WHAT IS NEEDED:
In the part that opens with the line containing "What sequence correctly arranges" and closes with the line containing "4. sneaker ([920,129,948,165])", can you change "camera distance" to "distance from the camera" and give those lines back with nothing else altered?

DATA ENTRIES:
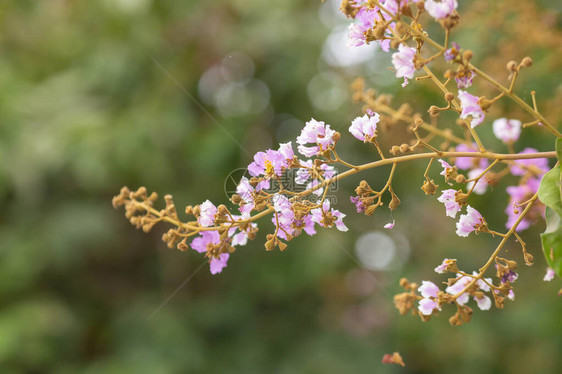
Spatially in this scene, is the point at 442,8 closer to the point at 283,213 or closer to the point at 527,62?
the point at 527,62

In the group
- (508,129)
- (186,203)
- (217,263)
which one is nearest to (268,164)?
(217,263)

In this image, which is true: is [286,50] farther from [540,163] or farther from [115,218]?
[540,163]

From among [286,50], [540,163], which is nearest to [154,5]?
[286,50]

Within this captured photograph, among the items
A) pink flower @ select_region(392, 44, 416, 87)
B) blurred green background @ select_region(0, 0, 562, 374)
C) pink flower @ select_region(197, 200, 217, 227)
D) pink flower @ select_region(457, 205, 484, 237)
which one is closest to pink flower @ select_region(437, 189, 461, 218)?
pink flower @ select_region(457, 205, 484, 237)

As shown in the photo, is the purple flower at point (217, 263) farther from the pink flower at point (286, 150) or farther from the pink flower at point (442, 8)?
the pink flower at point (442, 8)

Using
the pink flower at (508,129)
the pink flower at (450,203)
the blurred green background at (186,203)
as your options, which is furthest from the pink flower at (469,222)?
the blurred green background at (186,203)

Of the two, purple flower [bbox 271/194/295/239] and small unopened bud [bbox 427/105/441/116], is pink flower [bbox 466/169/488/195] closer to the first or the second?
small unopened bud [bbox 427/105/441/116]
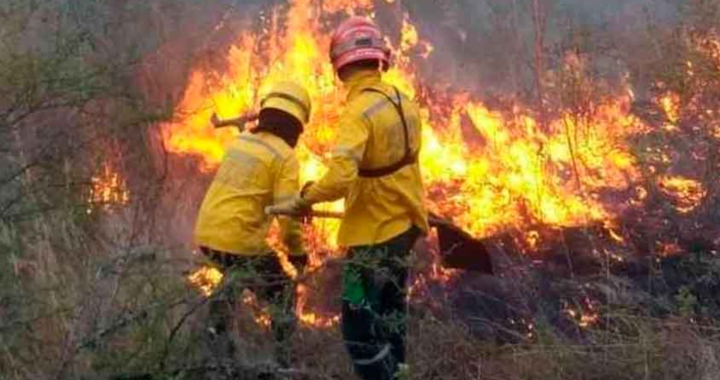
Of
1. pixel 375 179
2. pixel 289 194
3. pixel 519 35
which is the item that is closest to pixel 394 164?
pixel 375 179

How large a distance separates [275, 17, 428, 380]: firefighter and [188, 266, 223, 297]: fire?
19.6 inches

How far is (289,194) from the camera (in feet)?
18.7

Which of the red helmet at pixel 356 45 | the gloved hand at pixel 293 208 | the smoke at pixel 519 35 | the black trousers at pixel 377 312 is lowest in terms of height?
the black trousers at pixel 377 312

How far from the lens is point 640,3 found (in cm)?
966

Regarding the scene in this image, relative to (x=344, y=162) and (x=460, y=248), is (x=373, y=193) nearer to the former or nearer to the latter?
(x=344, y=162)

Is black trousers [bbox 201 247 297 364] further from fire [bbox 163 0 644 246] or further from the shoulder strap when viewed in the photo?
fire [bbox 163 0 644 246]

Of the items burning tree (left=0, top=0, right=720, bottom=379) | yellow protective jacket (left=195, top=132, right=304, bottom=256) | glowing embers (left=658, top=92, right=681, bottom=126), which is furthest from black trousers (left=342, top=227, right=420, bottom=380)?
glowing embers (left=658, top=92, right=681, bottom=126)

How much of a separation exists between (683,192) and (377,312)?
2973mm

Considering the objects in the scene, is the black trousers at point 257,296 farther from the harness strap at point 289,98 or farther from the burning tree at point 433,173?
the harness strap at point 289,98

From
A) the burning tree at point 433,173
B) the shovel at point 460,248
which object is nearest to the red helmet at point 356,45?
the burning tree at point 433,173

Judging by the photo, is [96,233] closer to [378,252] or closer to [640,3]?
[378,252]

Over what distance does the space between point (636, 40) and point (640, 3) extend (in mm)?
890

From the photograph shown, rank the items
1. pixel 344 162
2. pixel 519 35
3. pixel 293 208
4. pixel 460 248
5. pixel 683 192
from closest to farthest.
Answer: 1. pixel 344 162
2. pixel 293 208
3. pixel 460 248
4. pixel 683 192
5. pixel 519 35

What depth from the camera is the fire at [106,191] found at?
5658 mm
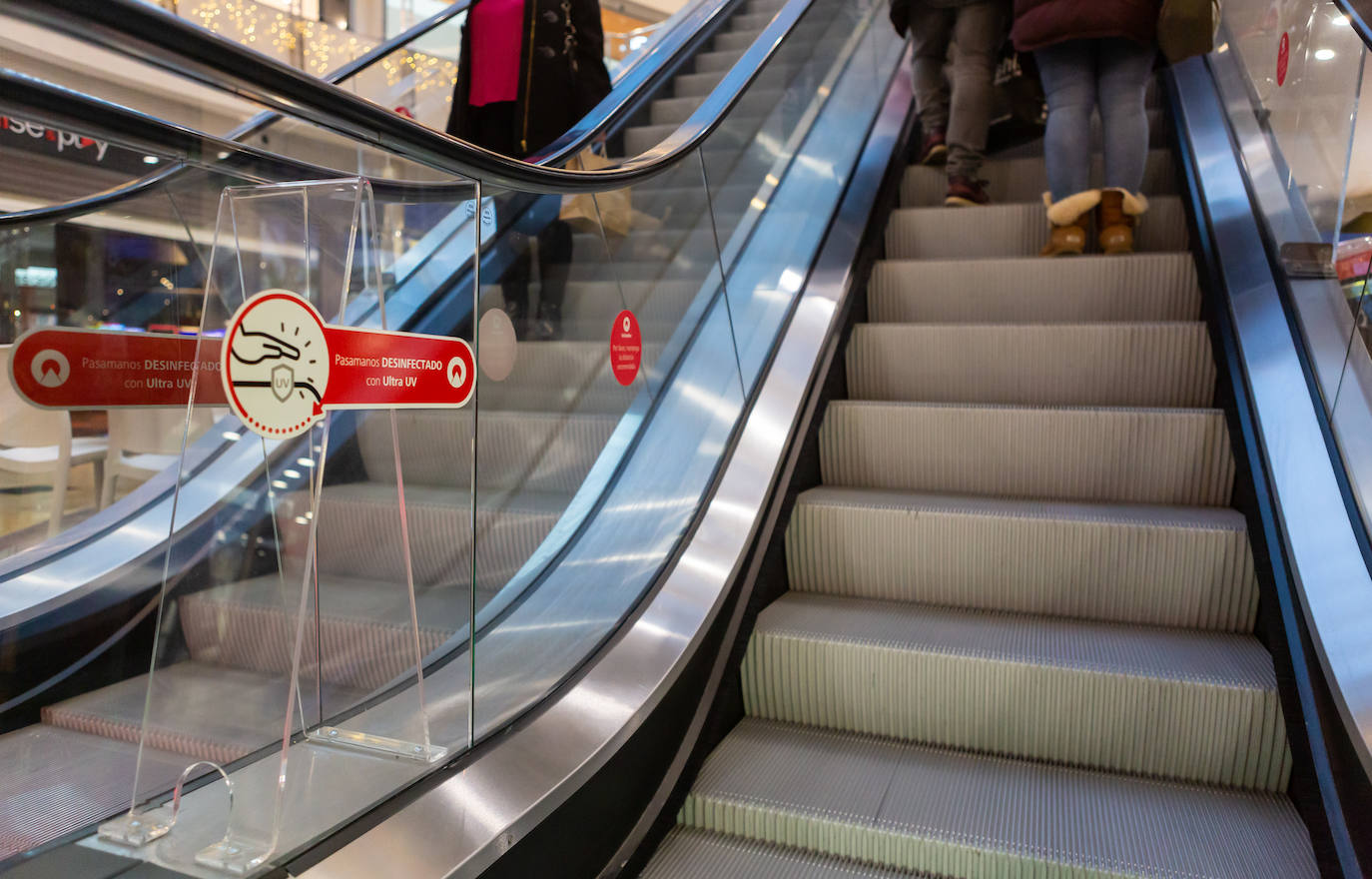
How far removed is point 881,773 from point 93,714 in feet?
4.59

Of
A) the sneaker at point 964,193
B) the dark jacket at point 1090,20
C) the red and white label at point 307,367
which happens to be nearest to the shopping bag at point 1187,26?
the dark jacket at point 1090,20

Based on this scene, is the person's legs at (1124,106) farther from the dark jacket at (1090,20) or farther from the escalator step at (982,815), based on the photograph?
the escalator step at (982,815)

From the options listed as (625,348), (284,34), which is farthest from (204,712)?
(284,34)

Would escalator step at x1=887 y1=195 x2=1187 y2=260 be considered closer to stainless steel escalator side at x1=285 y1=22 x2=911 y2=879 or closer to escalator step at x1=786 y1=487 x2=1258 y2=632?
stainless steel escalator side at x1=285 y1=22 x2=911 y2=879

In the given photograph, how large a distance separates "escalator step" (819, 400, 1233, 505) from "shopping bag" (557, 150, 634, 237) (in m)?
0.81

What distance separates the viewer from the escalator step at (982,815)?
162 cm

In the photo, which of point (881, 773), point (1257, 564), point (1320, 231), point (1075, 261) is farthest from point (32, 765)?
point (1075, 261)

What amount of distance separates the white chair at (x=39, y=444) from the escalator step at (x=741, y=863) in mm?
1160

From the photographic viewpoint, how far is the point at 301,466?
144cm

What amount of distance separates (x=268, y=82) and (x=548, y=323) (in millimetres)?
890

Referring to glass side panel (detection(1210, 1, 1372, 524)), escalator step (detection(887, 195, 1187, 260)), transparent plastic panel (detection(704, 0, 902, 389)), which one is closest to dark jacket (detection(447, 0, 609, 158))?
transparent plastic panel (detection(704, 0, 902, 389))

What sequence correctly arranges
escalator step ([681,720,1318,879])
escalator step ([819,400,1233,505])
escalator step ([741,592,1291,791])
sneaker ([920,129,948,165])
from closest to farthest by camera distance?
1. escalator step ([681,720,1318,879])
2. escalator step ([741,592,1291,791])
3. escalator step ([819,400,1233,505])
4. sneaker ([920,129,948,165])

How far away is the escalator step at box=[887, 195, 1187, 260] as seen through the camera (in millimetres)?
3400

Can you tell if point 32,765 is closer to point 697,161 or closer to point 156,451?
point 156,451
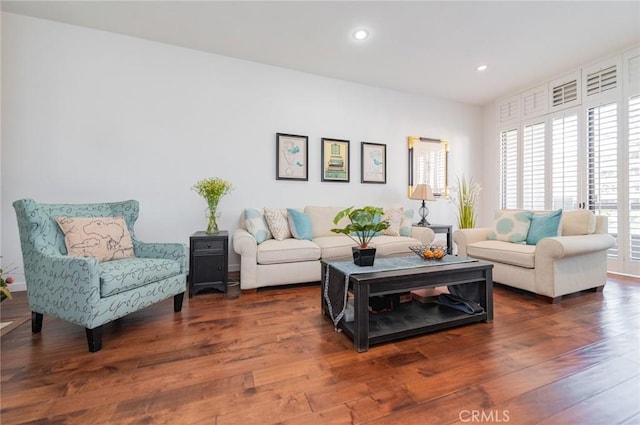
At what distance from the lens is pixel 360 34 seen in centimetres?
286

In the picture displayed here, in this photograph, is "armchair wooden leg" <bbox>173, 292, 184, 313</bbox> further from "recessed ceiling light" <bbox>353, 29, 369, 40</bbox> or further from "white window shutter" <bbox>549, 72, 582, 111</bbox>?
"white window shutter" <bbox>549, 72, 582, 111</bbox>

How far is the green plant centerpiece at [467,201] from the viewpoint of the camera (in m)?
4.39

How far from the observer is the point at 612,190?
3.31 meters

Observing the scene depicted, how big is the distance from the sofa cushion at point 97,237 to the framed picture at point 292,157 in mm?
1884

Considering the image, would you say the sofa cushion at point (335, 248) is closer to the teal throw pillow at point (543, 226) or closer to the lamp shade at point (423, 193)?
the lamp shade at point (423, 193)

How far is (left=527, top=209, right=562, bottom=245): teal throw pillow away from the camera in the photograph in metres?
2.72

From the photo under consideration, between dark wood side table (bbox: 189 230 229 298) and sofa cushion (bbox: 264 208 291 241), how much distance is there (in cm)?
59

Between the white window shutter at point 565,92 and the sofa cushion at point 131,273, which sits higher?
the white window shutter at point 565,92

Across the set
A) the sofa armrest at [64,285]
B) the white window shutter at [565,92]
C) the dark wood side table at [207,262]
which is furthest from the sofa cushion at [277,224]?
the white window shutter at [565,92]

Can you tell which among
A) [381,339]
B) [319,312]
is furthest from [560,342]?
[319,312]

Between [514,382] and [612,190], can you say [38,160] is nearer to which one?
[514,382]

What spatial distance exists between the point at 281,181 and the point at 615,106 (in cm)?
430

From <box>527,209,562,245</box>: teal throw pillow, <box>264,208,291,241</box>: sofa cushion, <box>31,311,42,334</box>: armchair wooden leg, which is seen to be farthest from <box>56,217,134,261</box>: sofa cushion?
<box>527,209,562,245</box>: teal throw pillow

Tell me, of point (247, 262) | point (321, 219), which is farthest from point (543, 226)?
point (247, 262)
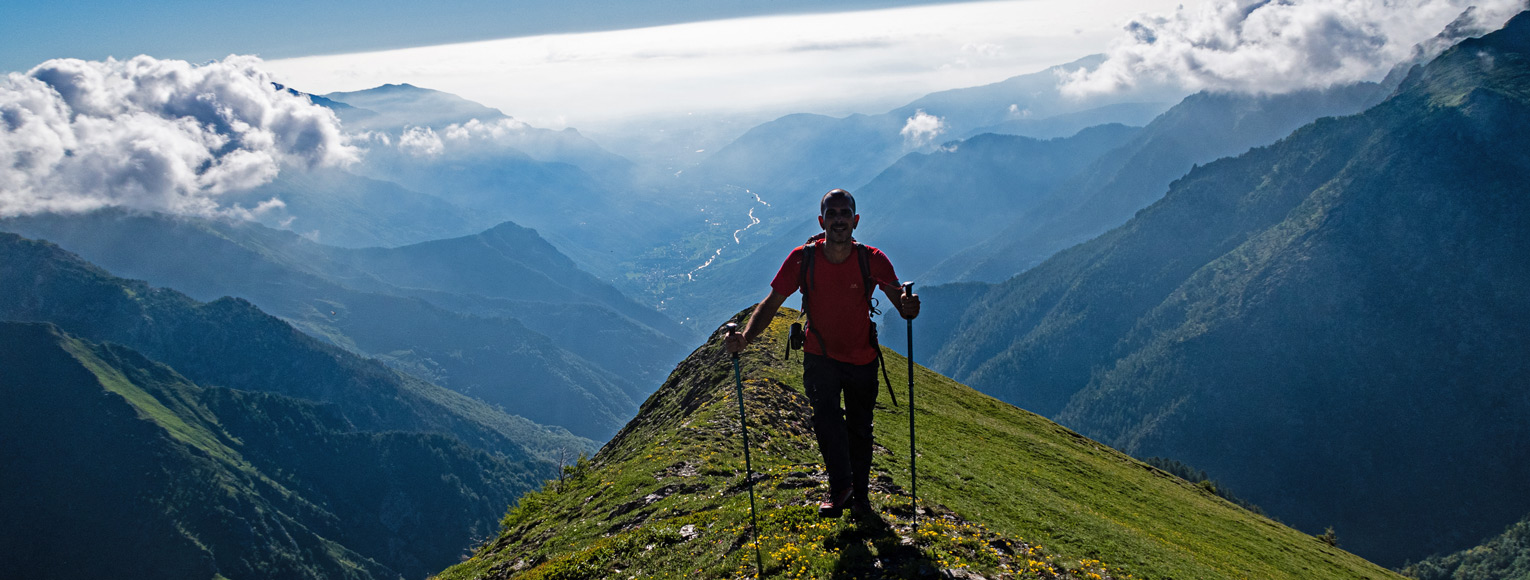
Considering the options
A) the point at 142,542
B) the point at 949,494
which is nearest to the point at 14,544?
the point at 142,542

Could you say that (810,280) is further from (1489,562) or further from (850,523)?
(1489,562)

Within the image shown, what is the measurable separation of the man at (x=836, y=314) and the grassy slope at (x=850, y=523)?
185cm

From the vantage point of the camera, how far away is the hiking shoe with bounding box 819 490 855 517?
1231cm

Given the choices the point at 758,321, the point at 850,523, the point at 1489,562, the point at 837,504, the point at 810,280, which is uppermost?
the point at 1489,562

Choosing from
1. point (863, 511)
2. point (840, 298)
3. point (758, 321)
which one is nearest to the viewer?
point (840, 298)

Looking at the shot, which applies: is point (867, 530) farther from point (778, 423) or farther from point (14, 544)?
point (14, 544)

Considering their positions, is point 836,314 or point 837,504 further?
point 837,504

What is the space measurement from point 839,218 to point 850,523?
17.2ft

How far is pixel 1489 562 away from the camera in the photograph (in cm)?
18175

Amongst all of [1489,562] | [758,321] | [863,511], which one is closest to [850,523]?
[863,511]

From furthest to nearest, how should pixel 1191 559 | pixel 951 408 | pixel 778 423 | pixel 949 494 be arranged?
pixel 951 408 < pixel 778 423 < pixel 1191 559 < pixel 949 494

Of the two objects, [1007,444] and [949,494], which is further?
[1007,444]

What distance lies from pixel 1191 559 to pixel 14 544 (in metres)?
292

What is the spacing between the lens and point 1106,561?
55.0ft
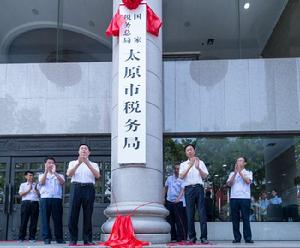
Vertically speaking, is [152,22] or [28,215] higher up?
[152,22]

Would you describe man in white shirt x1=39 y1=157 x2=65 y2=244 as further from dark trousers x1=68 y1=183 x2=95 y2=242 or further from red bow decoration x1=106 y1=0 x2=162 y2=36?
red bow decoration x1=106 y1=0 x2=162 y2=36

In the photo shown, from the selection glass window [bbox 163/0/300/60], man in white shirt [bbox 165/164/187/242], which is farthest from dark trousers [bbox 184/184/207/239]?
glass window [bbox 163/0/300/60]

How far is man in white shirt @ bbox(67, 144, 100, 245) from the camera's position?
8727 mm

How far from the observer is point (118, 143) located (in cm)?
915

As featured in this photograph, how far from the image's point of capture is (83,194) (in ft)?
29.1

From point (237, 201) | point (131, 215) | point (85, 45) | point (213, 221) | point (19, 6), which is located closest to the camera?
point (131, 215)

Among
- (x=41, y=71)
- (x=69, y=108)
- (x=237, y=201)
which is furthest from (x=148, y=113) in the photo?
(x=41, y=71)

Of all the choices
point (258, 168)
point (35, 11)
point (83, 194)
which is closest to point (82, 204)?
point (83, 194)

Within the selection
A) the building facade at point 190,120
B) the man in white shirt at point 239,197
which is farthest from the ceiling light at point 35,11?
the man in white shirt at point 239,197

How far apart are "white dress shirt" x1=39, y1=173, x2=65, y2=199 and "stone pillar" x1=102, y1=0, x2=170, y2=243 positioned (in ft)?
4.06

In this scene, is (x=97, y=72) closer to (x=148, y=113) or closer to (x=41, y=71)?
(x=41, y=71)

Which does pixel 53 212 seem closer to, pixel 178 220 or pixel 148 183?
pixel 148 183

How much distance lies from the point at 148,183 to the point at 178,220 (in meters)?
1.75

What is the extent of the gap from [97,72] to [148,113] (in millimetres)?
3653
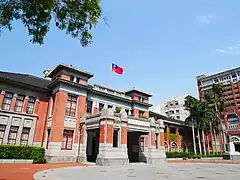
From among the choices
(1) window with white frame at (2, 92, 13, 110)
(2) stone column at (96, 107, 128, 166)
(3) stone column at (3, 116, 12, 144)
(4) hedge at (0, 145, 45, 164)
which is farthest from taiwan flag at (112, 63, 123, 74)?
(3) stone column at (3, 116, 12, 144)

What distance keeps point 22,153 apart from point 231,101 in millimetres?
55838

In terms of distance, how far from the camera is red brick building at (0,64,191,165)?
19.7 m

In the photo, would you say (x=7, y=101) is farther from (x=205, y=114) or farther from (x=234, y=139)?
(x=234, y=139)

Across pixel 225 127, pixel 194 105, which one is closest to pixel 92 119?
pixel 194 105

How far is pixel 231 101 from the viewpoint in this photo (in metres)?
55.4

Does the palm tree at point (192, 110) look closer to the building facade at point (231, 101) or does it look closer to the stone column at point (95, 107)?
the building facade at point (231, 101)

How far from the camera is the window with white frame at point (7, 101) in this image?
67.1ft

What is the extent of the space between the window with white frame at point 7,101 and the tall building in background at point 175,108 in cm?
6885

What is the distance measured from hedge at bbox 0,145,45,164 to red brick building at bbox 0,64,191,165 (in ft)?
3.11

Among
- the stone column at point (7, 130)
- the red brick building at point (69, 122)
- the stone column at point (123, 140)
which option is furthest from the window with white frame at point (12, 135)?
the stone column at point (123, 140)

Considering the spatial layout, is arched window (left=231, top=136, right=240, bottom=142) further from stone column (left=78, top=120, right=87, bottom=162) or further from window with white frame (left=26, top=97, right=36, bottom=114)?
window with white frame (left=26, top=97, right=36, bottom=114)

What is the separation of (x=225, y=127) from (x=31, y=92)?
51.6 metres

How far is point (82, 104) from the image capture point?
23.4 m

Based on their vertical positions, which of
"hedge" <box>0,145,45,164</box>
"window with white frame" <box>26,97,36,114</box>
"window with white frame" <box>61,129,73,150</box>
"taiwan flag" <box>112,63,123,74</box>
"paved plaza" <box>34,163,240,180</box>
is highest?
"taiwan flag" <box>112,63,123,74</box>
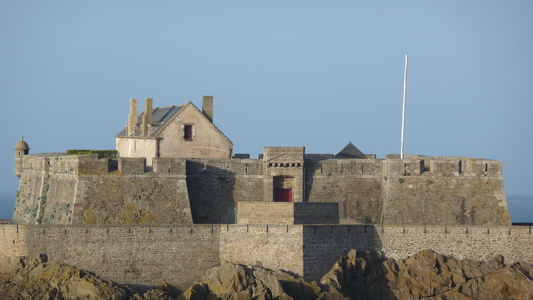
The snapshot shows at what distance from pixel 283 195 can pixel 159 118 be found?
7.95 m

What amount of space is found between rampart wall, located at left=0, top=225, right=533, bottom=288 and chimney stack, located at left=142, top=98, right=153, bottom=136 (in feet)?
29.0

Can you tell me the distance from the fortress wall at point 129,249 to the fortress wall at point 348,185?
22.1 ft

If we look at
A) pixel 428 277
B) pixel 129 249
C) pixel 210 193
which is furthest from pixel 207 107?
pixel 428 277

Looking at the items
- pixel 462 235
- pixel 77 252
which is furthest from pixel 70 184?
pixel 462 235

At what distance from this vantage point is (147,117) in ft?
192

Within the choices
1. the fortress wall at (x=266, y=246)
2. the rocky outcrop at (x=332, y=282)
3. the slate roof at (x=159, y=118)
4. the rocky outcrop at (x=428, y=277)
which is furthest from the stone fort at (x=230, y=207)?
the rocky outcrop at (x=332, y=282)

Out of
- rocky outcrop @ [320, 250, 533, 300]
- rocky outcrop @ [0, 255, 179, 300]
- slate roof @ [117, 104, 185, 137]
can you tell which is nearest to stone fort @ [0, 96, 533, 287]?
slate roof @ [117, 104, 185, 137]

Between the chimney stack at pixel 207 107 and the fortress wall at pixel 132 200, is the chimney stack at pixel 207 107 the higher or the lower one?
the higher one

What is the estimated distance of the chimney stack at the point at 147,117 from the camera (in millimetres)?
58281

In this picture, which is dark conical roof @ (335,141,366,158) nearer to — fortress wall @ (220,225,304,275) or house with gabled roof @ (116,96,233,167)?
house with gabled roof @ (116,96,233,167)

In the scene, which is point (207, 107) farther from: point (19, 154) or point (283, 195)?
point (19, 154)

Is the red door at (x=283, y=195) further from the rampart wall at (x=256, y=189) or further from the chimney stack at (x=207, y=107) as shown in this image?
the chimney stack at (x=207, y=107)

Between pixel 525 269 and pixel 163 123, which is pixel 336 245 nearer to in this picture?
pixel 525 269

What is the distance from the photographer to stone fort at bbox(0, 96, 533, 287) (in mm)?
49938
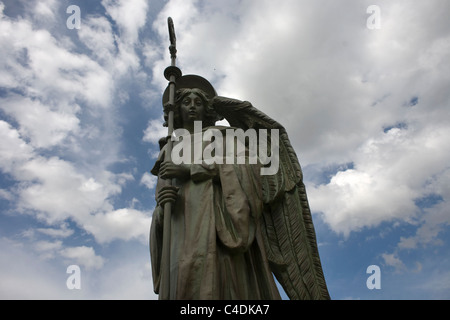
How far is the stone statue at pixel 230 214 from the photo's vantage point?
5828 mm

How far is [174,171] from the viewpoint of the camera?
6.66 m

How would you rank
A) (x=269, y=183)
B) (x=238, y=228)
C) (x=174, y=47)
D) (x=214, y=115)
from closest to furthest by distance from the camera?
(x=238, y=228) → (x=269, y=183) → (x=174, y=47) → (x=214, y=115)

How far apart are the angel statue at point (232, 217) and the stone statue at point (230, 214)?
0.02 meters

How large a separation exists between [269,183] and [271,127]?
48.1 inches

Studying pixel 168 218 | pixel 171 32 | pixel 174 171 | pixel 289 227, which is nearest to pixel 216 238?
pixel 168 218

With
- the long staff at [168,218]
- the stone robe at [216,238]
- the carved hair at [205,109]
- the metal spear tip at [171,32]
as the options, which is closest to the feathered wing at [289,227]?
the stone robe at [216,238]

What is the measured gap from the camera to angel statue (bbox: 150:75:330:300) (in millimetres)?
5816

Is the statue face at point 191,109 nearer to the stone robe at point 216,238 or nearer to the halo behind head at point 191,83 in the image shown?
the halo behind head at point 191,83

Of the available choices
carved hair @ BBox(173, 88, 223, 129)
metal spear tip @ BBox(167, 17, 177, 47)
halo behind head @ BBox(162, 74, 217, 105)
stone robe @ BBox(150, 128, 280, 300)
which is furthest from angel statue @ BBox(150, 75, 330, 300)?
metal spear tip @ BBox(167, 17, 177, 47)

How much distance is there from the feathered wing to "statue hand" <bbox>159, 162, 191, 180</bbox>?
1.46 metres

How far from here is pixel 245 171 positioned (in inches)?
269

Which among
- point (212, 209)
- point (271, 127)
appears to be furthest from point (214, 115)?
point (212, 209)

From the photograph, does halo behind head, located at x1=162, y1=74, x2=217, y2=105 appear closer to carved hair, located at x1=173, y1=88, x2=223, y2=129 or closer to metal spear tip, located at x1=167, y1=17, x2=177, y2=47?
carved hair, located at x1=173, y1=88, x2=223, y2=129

ANSWER TO THE EXERCISE:
What sequence correctly arranges
escalator step ([681,720,1318,879])
escalator step ([819,400,1233,505])
escalator step ([741,592,1291,791])
sneaker ([920,129,948,165])
from closest to farthest by distance from the camera?
1. escalator step ([681,720,1318,879])
2. escalator step ([741,592,1291,791])
3. escalator step ([819,400,1233,505])
4. sneaker ([920,129,948,165])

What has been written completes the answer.